Copy the listing below verbatim, starting at the line that contains "Is (214,77) further" and continuing through the end of the listing. Omit the pictures.

━━ Records supplied ━━

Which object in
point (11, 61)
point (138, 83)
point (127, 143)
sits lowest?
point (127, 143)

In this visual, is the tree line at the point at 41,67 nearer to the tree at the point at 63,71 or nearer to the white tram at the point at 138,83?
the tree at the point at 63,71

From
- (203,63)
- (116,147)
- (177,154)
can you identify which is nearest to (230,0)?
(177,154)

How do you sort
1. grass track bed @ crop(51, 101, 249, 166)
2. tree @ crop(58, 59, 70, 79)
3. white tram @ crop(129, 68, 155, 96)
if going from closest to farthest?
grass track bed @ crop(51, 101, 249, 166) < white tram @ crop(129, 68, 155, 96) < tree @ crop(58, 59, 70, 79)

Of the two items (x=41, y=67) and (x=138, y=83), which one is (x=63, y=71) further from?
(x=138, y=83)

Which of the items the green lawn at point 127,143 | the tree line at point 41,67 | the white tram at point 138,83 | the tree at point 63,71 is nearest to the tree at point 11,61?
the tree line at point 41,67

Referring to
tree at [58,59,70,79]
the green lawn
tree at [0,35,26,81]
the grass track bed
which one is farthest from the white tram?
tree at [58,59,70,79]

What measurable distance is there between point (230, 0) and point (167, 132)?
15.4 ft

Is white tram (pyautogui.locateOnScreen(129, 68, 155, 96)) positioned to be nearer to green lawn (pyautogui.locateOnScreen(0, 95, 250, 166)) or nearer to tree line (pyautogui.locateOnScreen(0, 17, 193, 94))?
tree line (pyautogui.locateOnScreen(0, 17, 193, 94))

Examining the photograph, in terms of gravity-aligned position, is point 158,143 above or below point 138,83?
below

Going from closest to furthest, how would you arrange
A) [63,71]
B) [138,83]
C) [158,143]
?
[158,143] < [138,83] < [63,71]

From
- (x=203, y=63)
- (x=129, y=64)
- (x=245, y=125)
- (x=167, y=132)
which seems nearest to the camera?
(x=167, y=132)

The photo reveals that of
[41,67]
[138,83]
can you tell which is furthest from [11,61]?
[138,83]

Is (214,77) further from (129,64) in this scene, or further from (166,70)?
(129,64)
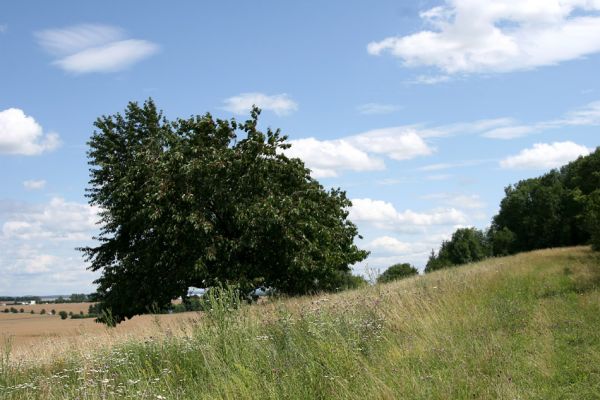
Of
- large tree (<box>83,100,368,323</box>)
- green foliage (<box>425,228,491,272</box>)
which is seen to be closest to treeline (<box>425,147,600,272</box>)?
green foliage (<box>425,228,491,272</box>)

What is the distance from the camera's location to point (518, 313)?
1160cm

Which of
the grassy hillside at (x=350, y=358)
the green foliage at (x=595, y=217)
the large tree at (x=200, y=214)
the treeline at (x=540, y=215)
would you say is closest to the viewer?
the grassy hillside at (x=350, y=358)

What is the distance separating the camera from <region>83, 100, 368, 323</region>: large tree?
82.8 ft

━━━

▸ Result:
Is (214,77) further from (129,64) in this scene, or further from (166,70)?
(129,64)
Of
- large tree (<box>83,100,368,323</box>)
- green foliage (<box>425,228,491,272</box>)
which is seen to be closest to treeline (<box>425,147,600,272</box>)?
green foliage (<box>425,228,491,272</box>)

What is the distance from the camera's location to point (518, 313)?
1160cm

Which of
the grassy hillside at (x=350, y=358)
the green foliage at (x=595, y=217)
the large tree at (x=200, y=214)
the treeline at (x=540, y=215)
would you say is closest to the viewer?
the grassy hillside at (x=350, y=358)

What is the distance separating the camera from <region>83, 100, 368, 323</region>: large tree?
82.8 ft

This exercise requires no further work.